Fille d'un général d'aviation d'origine française, mort sous la torture pour sa fidélité à Salvador Allende, elle est elle-même arrêtée et torturée avec sa mère en 1975 et contrainte de s'exiler en Australie et en Allemagne de l'Est. De retour au Chili en 1979, elle achève ses études de médecine et milite au sein du parti socialiste, dont elle est membre du Comité central (1995), puis du bureau politique de 1998 à 2000. Nommée en 2000 ministre de la Santé par le président Ricardo Lagos, puis ministre de la Défense en 2002, elle démissionne en 2004 pour se présenter à l'élection présidentielle.
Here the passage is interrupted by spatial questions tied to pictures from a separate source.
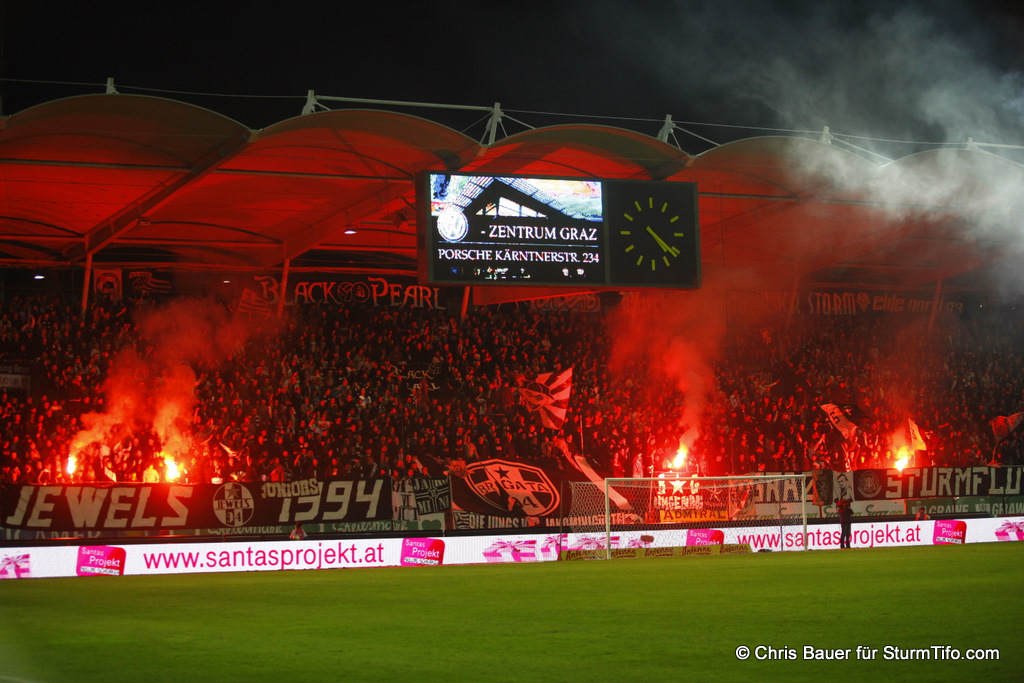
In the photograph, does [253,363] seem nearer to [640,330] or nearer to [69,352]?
[69,352]

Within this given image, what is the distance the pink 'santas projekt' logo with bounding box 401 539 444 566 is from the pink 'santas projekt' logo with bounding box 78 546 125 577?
445 cm

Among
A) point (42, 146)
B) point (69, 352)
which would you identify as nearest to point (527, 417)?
point (69, 352)

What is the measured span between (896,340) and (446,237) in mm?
20297

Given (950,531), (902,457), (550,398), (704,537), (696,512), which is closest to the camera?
(704,537)

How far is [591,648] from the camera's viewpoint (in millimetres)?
7008

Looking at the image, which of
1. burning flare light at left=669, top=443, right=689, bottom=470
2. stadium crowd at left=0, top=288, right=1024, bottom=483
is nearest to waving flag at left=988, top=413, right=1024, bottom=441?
stadium crowd at left=0, top=288, right=1024, bottom=483

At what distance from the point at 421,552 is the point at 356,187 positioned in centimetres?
868

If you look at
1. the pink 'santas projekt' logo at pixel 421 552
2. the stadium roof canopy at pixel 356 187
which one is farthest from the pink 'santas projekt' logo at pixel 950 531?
the pink 'santas projekt' logo at pixel 421 552

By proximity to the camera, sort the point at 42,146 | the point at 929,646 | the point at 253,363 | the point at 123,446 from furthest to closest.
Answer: the point at 253,363
the point at 123,446
the point at 42,146
the point at 929,646

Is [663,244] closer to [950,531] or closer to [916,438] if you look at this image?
[950,531]

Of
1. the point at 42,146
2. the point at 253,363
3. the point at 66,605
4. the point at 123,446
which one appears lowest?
the point at 66,605

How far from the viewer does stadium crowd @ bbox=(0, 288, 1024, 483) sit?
74.4ft

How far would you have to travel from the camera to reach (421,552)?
60.2 ft

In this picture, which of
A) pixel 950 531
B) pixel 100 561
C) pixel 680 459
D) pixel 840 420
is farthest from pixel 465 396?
pixel 950 531
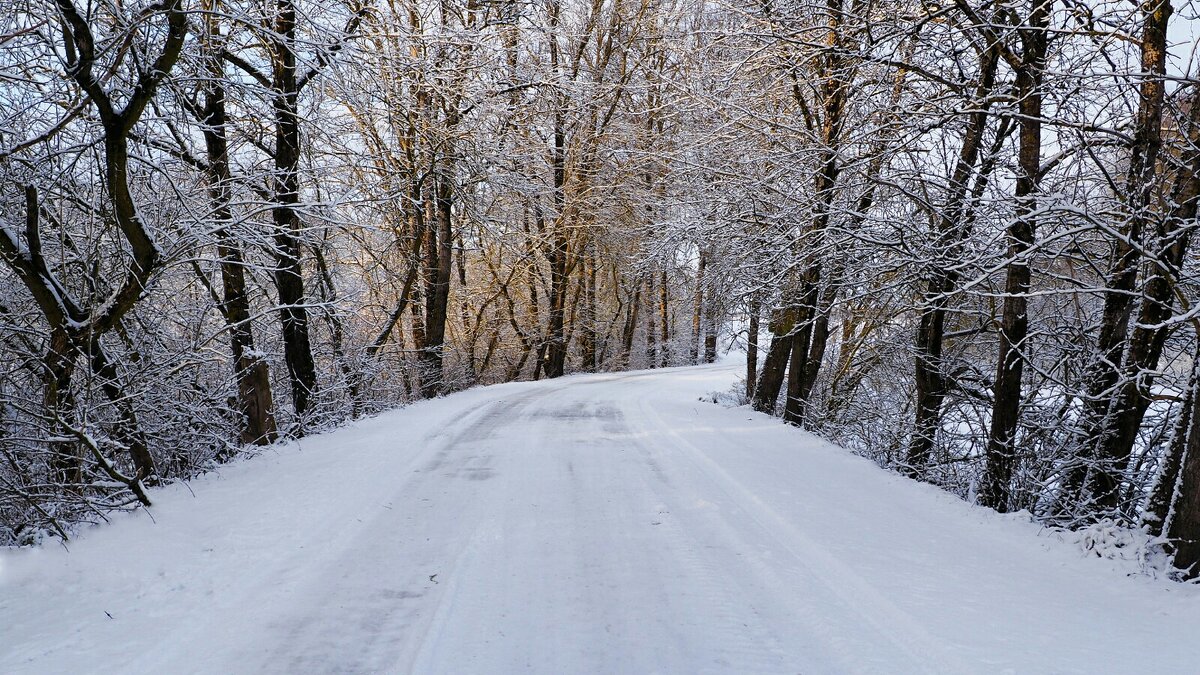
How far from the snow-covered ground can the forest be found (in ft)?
2.65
Candidate de la Concertation démocratique, coalition réunissant démocrates-chrétiens, socialistes et radicaux formée dès 1983 en vue du rétablissement de la démocratie et au pouvoir depuis 1990, elle est élue à la présidence du Chili en janvier 2006 (entrée en fonctions le 11 mars).
Se donnant comme priorité la promotion des droits des femmes dans un pays encore très machiste, elle instaure une stricte parité dans son premier gouvernement et encourage par diverses mesures leur accession au marché du travail ; et, dans une société marquée par le catholicisme, elle promeut le planning familial. Poursuivant la politique de « croissance avec équité » de ses prédécesseurs, elle s'efforce, par des réformes ciblées de la prévoyance sociale – instauration d'une « protection intégrale de l'enfance » et des « retraites solidaires » notamment – de lutter contre la pauvreté et les profondes inégalités qui continuent de marquer le pays. Au plus bas à mi-mandat, sa popularité dépasse 80 % d'opinions favorables à la veille de l'élection présidentielle de décembre 2009-janvier 2010 à laquelle la Constitution lui interdit de se représenter pour un second mandat consécutif. Malgré les résultats obtenus après vingt ans de gouvernement de centre gauche – qui permettent au Chili d'être, en janvier 2010, le premier pays d'Amérique du Sud à être admis à l'OCDE – le scrutin est remporté par Sebastián Piñera Echenique, chef de file de la coalition de droite « Alliance pour le changement », face au candidat démocrate-chrétien de la « Concertation », Eduardo Frei Ruíz-Tagle.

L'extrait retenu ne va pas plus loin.